Advice from the VillageTech team in Kathmandu.
Breakfast with the VillageTech team in Kathmandu.

 

Water Engineering & Training Center: Bhola Paudyal gave us a fascinating tour of the chemical processing machinery that provide precise readings on concentrations of arsenic, phosphate, and iron – the chemicals we are most concerned about. He also walked us through the water collection process and supplied us with 250 mg bottles for us to use during our trip to Nawalparasi. When we return in a week, we will bring water samples in these bottles for him to test.

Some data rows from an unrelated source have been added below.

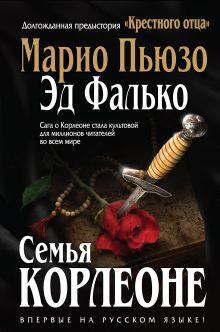 Пьюзо М., Фалько Э. - Семья Корлеоне обложка книги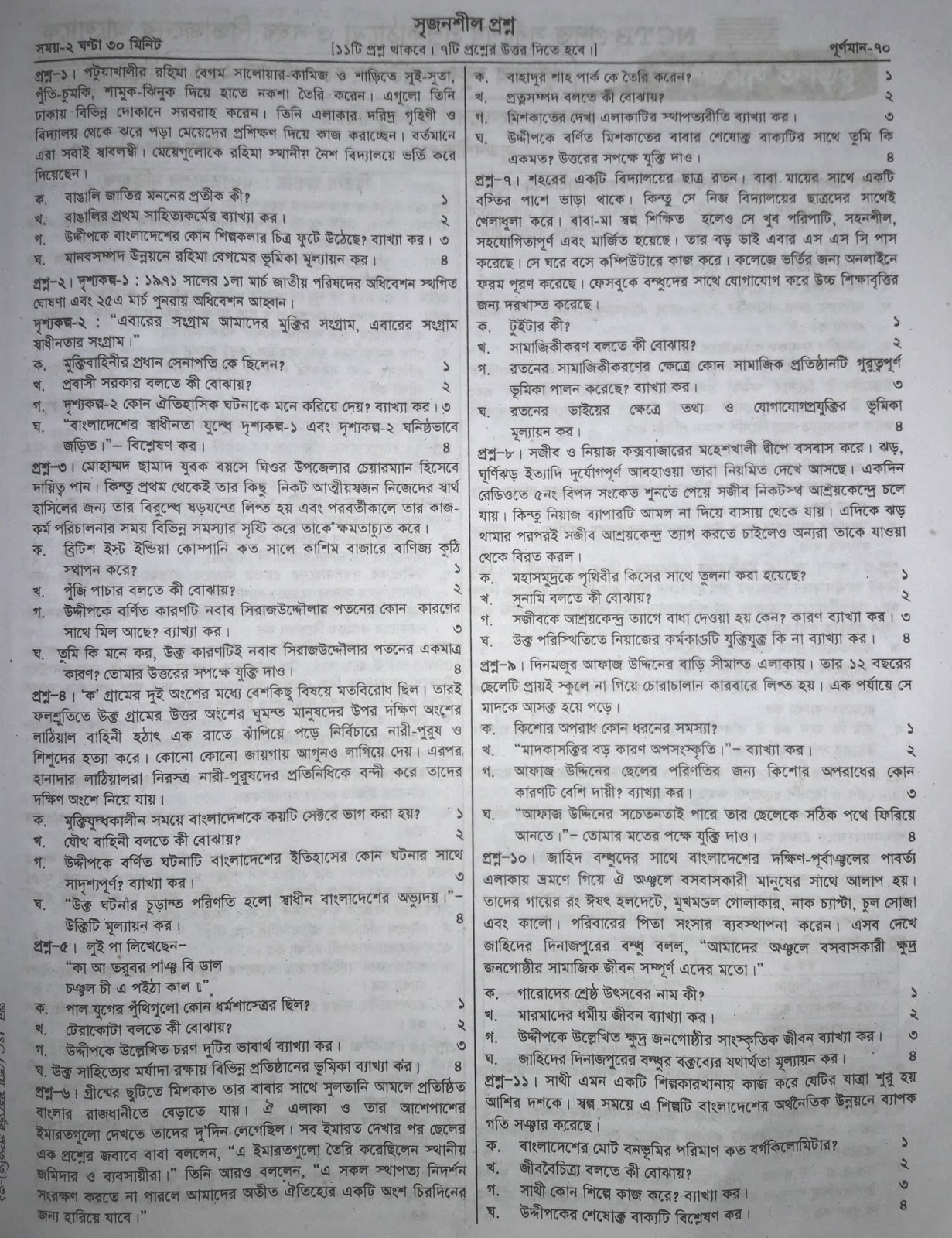 jsc Bangladesh and Global Studies suggestion, exam question paper, model question, mcq question, question pattern, preparation for dhaka board, all boards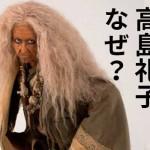 高島礼子 大河ファンタジーで老婆「トロガイ」になった理由→実は想定外だった?!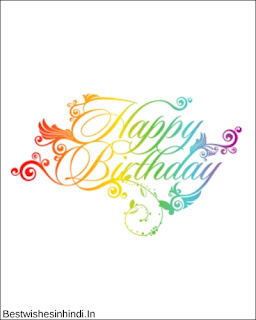 birthday card for wife, happy birthday images for girlfriend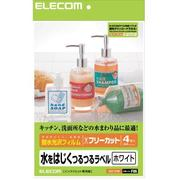 EDT-FTW [フリーカットラベル 光沢耐水 インクジェット専用紙 A4サイズ 4シート]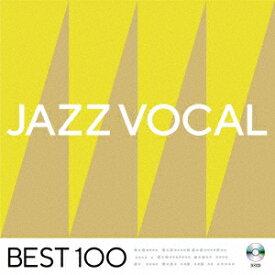 ジャズ・ヴォーカル -ベスト100- [ (V.A.) ]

Chemical testing equipment.
Chemical testing equipment.

 

Nepal Health Research Center (NHRC): Dr. Krishna Aryal gave us advice on critical challenges we might face in implementing the arsenic removal system, such as costs, education, and trust. He recommended that we come up with innovative ways to market the device and spread awareness of arsenic contamination, such as distributing simple, hand-held fans with educational pictures. He also provided us with several helpful governmental and non-governmental contacts.

 

Nepal Water for Health (NEWAH): Santosh Basnet shared his thoughts on potential strategies to manufacture the device, advising that we center in Nepal rather than India because of lower tariffs and logistical complexity. He also shared a list of organizations for us to contact for help with distribution.

 

In our spare time, Adi, Chad, and I have had a jolly time wandering the streets of Thamel to bargain for yak wool scarves, traditional hats, embellished daggers, singing bowls, and other beautiful and exotic souvenirs. We’ve gorged upon a delicious array of Nepali dishes – Adi and Chad have consumed more chicken momos (dumplings) than there are chickens in Nepal. We also got to see Catching Fire in theaters, which was such a hoot.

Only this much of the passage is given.